I'll also encode categorical features into numerical representations since our model cannot accept categorical or `string` values

In [122]:
def transform_categorical(X):
    '''
    Encodes categorical columns
    '''
    X_copy = X.copy()
    categories = (X_copy.dtypes =="object")
    cat_cols = list(categories[categories].index)
    label_encoder = LabelEncoder()
    for col in cat_cols:
        X_copy[col] = label_encoder.fit_transform(X[col])
    return X_copy

def normalize_data(X,cols_to_norm):
    scaler = MinMaxScaler()
    X_copy = X.copy()
    X_copy[cols_to_norm] = scaler.fit_transform(X[cols_to_norm])
    return X_copy
x_2 = transform_categorical(X)
x_2 = normalize_data(x_2,cols_norm)
run_experiment(x_2,Y)

Precision: 0.895
Recall: 0.057
F1: 0.107
Accuracy: 0.903
--------------------


### Evaluation:

We are going to use 3 metrics to evaluate performance:

- Accuracy = the ratio of correctly predicted observations to the total observations
- Precision = the ability of the classifier to not label a negative sample as positive
- Recall = the ability of the classifier to find all the positive samples

The reason why we are using these three metrics is because a simple accuracy is not always a good measure to use.

- Looking at the accuracy score, this is very misleading!
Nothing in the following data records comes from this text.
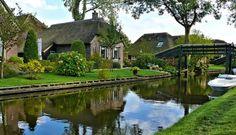 """Giethoorn, Holanda Conhecida como ''Veneza Holandesa"""", Giethoorn é um vilarejo holandês banhado por diversos canais. As gôndolas e pequenos barcos são o principal meio de transporte e as casas com cobertura de sapé dão um charme especial ao local."""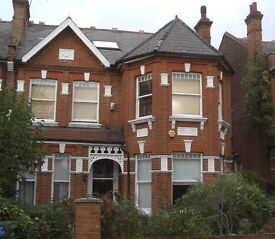 1-BED FLAT NW2, W/Hampstead Border, Spacious 1st Floor Flat, Nice Area, 5-mins Walk to Tube, Zone 2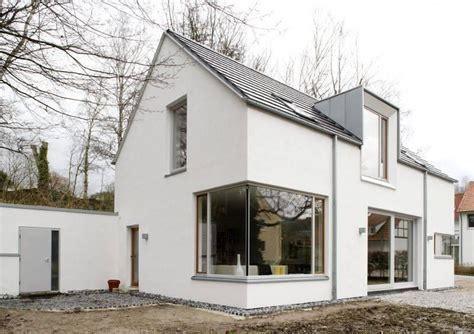 Moderne Häuser Mit Eckfenster by Einfamilienhaus Mit Klarer Formgebung Und Details Sowie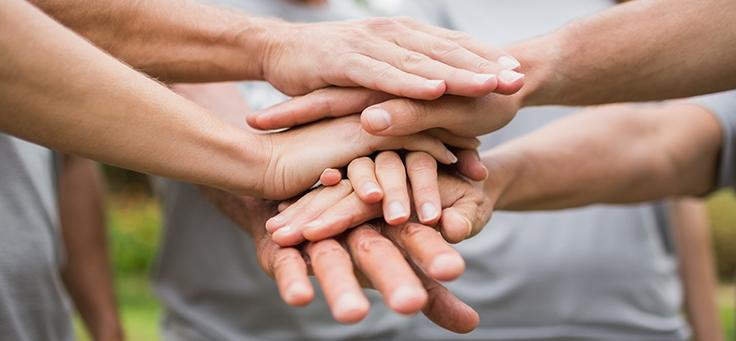 Mãos colocada sumas sobre as outras em representação de união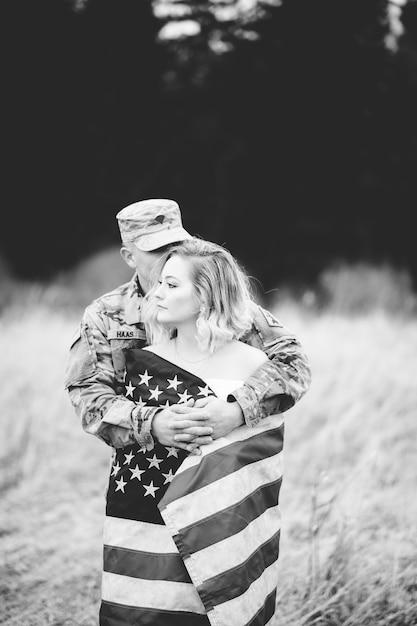 Ujęcie W Skali Szarości Amerykańskiego żołnierza Przytulającego Swoją żonę Darmowe Zdjęcia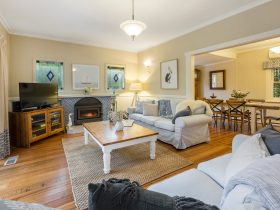 Shearwater cottage - lounge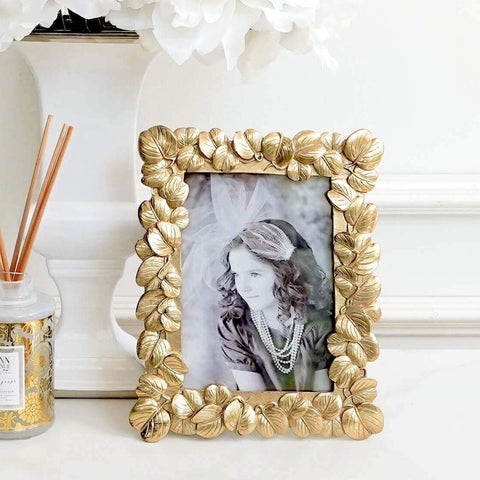 Love Gold Leaves Photo Frame in Living Room Deco Ideas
Hence the use of precision and recall is important. The accuracy score is high, but it does not tell us the whole story.
- Looking at the precision score, this shows us a score of 0.89 which is not bad, but could be improved.
- However, the recall shows us that the classifier has a very poor ability to identify positive samples. This would be the main concern for improving this model!

So overall, we're able to very accurately identify clients that do not churn, but we are not able to predict cases where clients do churn! What we are seeing is that a high % of clients are being identified as not churning when they should be identified as churning. This in turn tells me that the current set of features are not discriminative enough to clearly distinguish between churners and non-churners.